**DOCUMENT SECTION:**
§ §

Alien-piloted comet may soon destroy Wal-Mart
Like those deranged cult leaders who every so often convince a handful of shaved-head nitwits that the world will end via some cosmic oddity or the loyalty-blinded Razorback fan who sees a path this season to a prominent bowl game, now comes again the crowd suggesting that the future of Wal-Mart Stores is one of decline.
The smart kids in the class at Goldman Sachs recently downgraded Wal-Mart shares from “buy” to “neutral.” Such a downgrade essentially means the price of Wal-Mart shares – which closed at $73.54 on Aug. 4 – is not likely to appreciate in the near term. The analysts at New York City-based Goldman Sachs – a company that did not see coming the financial collapse in 2007 – would politely encourage you to save money and live better with another equity investment.
It did not take long for the business media world to ponder the many ways in which Wal-Mart’s impending demise would occur. Forbes, Business Insider, CNN, CNBC, Bloomberg and the Wall Street Journal were on top of it. Headline after headline told us that Wal-Mart faces a growing number of more sophisticated and well-capitalized competitors, including the soon-to-be merged Dollar Tree and Family Dollar. There is Amazon with a nimble and relatively low-margin sales and delivery process that, for crying out loud, may one day include drones. And Costco can do no wrong, best I can tell from the reporting, which means Sam’s Club is also doomed to be purchased for pennies on the dollar by one of them adult product stores. The new owners may not even change the name.
It gets worse. Those baby boomers who rewarded Mr. Walton’s “stack ‘em high and let ‘em fly” approach to retail are dying off. They may all be gone before the holiday shopping season, if not next Saturday. Baby boomer tombstones are, apparently, granite nails in the Wal-Mart coffin.
Seeking Alpha posted commentary that included this subhead: “Can Wal-Mart Bounce Back?” This assumes the company is flat on its back. Another Seeking Alpha commentary posited that the “darker side” of Wal-Mart corporate practices and its $2.34 billion dip in cash flow are “signs of demise.”
This talk of demise and darker sides came just a few days after the surprise news that Walmart U.S. CEO Bill Simon was stepping down/asked to leave and would be replaced by Greg Foran, a Wal-Mart international exec from Australia with no experience in U.S. retail. Some saw this as a move of desperation; that Walmart U.S. earnings – set to be released Aug. 14 – are going to be so bad that Wal-Mart Stores CEO Doug McMillon needed to take a pre-emptive move. Others saw it as a bold move by McMillon to shake things up and put his stamp of change on the global retailer. But moves of desperation make for better headlines.

§ §

**RAW DATA:**
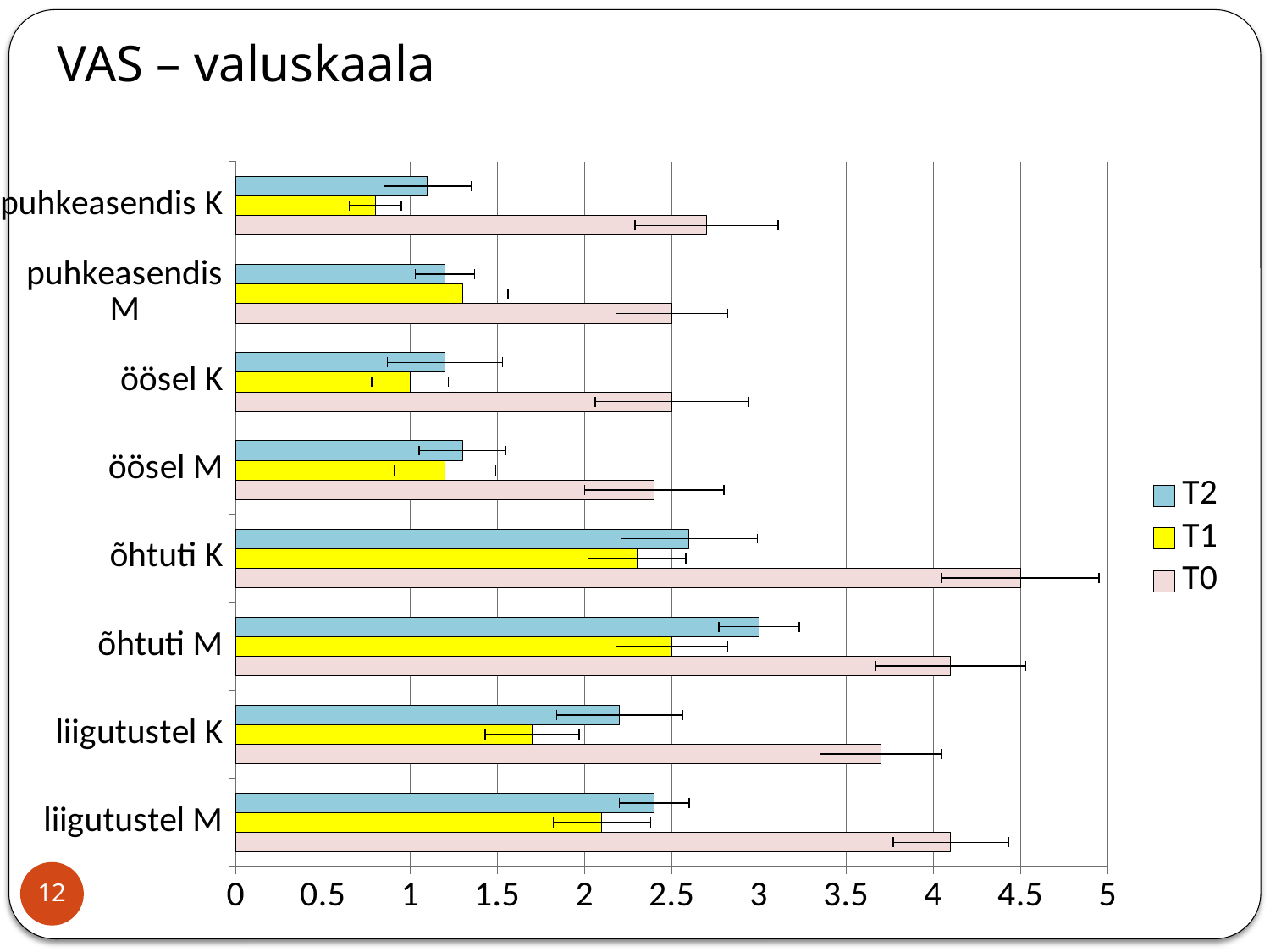
Which category has the highest T0 value? õhtuti K What are the series names listed in the legend? T2, T1, T0 What is the title of the chart? VAS – valuskaala What type of chart is shown on the slide? bar chart Which is larger: the T2 value for õhtuti M or the T2 value for liigutustel M? õhtuti M Which category has the lowest T1 value? puhkeasendis K Is the T0 value for puhkeasendis K greater or less than 2.5? greater How many series does the legend list? 3 Is the T2 value for puhkeasendis K greater or less than 1.5? less What is the T2 value for õhtuti M? 3 How many categories are shown on the vertical axis? 8 What is the T0 value for õhtuti K? 4.5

§ §

**EXERCISE SET:**
1. In the Wal-Mart text, what price did Wal-Mart shares close at on Aug. 4?
2. Please rewrite the Wal-Mart text starting at "It gets worse." and ending at "the Wal-Mart coffin.", substituting "casket" for "coffin".

**RESPONSES IN ORDER:**
1. $73.54

2.
It gets worse. Those baby boomers who rewarded Mr. Walton’s “stack ‘em high and let ‘em fly” approach to retail are dying off. They may all be gone before the holiday shopping season, if not next Saturday. Baby boomer tombstones are, apparently, granite nails in the Wal-Mart casket.